Его выражение лица оставалось жестким. — Я сказал, еще нет. — Затем он сложил руки на груди и прислонился спиной к дереву.
Это продолжалось еще полчаса. Насилие. Деградация. Разврат. Наконец я сел, прислонившись к дереву, лицом к темному лесу, потому что больше не мог этого выносить.
Что случилось с этими девушками? Как они попали сюда? Неужели все они были дочерьми таких влиятельных людей, как мой отец? Я не узнавал ни одну из них, но это не означало, что они не были чьими-то сестрами, чьими-то дочерьми, чьей-то первой любовью…
В голове крутились мысли, а пульс участился.
Если бы я не нашел телефон Татум и не позвонил Каспиану, узнал бы я, что она пропала?
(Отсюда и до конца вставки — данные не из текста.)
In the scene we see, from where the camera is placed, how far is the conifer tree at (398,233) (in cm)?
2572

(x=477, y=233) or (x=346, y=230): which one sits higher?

Я же не был в списке тех, кого он позвал бы на помощь. Моя сестра исчезла бы, а я так и не узнал, что с ней случилось. Так же, как я не знал, что на самом деле случилось с Лирикой.
Чендлер потрепал меня по плечу, возвращая меня в настоящий момент. — Пора.
Я встал и оглядел поляну. Костры начали угасать. Повсюду валялись тела, потерявшие сознание, где бы они ни лежали. И крики затихли.
Наконец-то.
— Я возьму ту, — сказал я, указывая на девушку, висящую на дереве.
Чендлер кивнул и направился к той, что у костра.
Мы нашли двух других девушек в хижине, кровь была у них между бедер и на щеках. Боже мой. Эти девушки были сломлены, и я не был уверен, что в мире достаточно терапии, чтобы снова собрать их вместе. Все это было для меня полным умопомрачением. Я не хотел представлять, каково было им.
Чендлер занес Огненную девочку в хижину, а я понес девочку с дерева.
Я положил ее на кровать рядом с одной из других девушек, сохраняя осторожность прикосновений и мягкий тон. — Теперь все кончено, — сказал я ей. Я почти сказал: «С тобой все будет в порядке», но я знал, что с ней этого не случится. Никто из нас не справится.